Better make them good, in other words.
And fortunately, I’ve been cooking a ton this week, now that I have a little extra time. I can’t wait to share the recipes with you come January. I’m especially stockpiling them to schedule while I’m away in Thailand. (Have you been before? Share tips! We’ll be in Bangkok, Chiang Mai, and Krabi.)
Finally, I picked this awesome, gooey blue cheese dip, which is fantastic and fantastically easy. Some friends made it at a party they threw a while ago. These are foodie friends, and they always know the best spots to eat out at, and they make the coolest recipes. When we arrived, they had cheese dip bubbling on the stove. I hate cheese dip, normally–that artificial taste of movie-theater nachos. This dip, though it looked like fake cheese, tasted like real cheese.They referred me to the recipe, from Serious Eats, and I’ve made it a few times for parties since then. It always goes over well. For a festive change for the holidays, this time I stirred in blue cheese along with the standard cheddar, and the result is a dip that would make any buffalo-wing lover blush. I figure you can whisk this together this for family time in front of the TV, or for a Christmas Eve or Christmas party, or for a New Year’s Eve cocktail spread. Yum.
More Gooey Dips:
Cheesy White Bean Dip from Big Girls, Small Kitchen
Guacamole from Big Girls, Small Kitchen
Southwestern Artichoke Dip with Sweet Corn and Cayenne from Big Girls, Small Kitchen
Three Onion Dip from Big Girls, Small Kitchen
Pizza Dip from YumSugar
Hot Blue Cheese Dip with Sweet Potato Chips
Serves a crowd
Adapted from Serious Eats
I used Food Should Taste Good’s Sweet Potato chips as dippers, since their slight sweetness matches really well with the blue cheese. Other good candidates include: pears, celery, kettle-fried sweet potato or regular potato chips.

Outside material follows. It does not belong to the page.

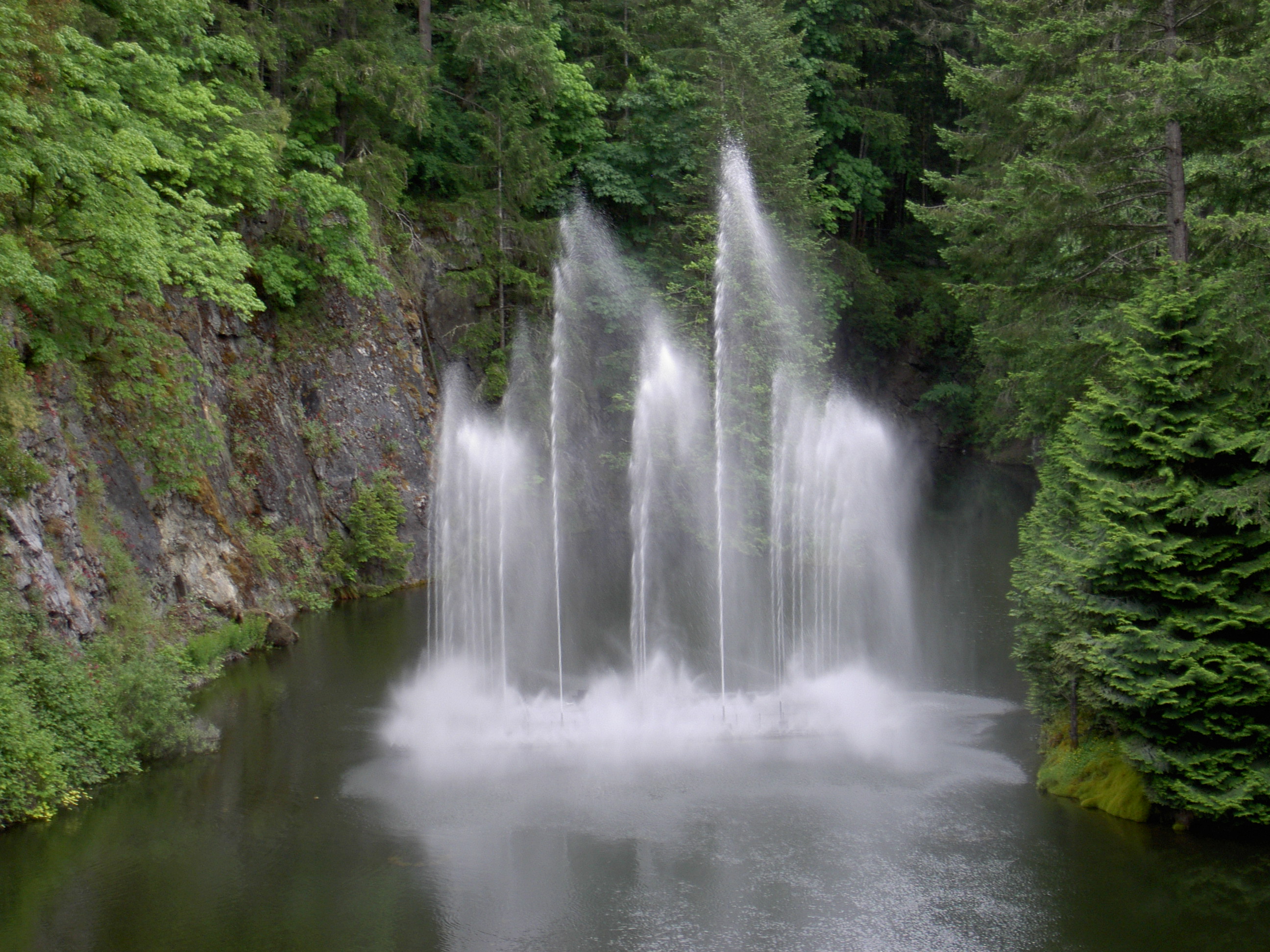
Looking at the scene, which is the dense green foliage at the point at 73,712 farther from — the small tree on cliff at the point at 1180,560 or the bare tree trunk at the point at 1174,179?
the bare tree trunk at the point at 1174,179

3 ounces cheddar cheese (you can use mild or sharp–both work), grated
5 ounces crumbled blue cheese
1 tablespoon corn starch
1 (12-ounce) can evaporated milk
A few dashes hot sauce or cayenne pepper
1 sprig rosemary
In a medium saucepan, combine the cheeses with the cornstarch. Add 1 cup evaporated milk (not the whole can – reserve the rest), hot sauce, and the rosemary sprig. Cook over low heat, stirring constantly with a whisk until the cheddar has melted and the blue cheese has reduced to very tiny lumps (if you can see it at all. The mixture will bubble and thicken after about 10 minutes. Until it gets there, it’ll look a bit thin and clumpy, but don’t worry. Use the reserved milk to thin the dip to the consistency you like. Remove the rosemary. Serve immediately.
If you’re going to have the dip out over the course of a party, you’ll want to keep it on the stove over very low heat. Another good option is to transfer to a small slow cooker and serve straight from there. Or, reheat occasionally in 15-second spurts.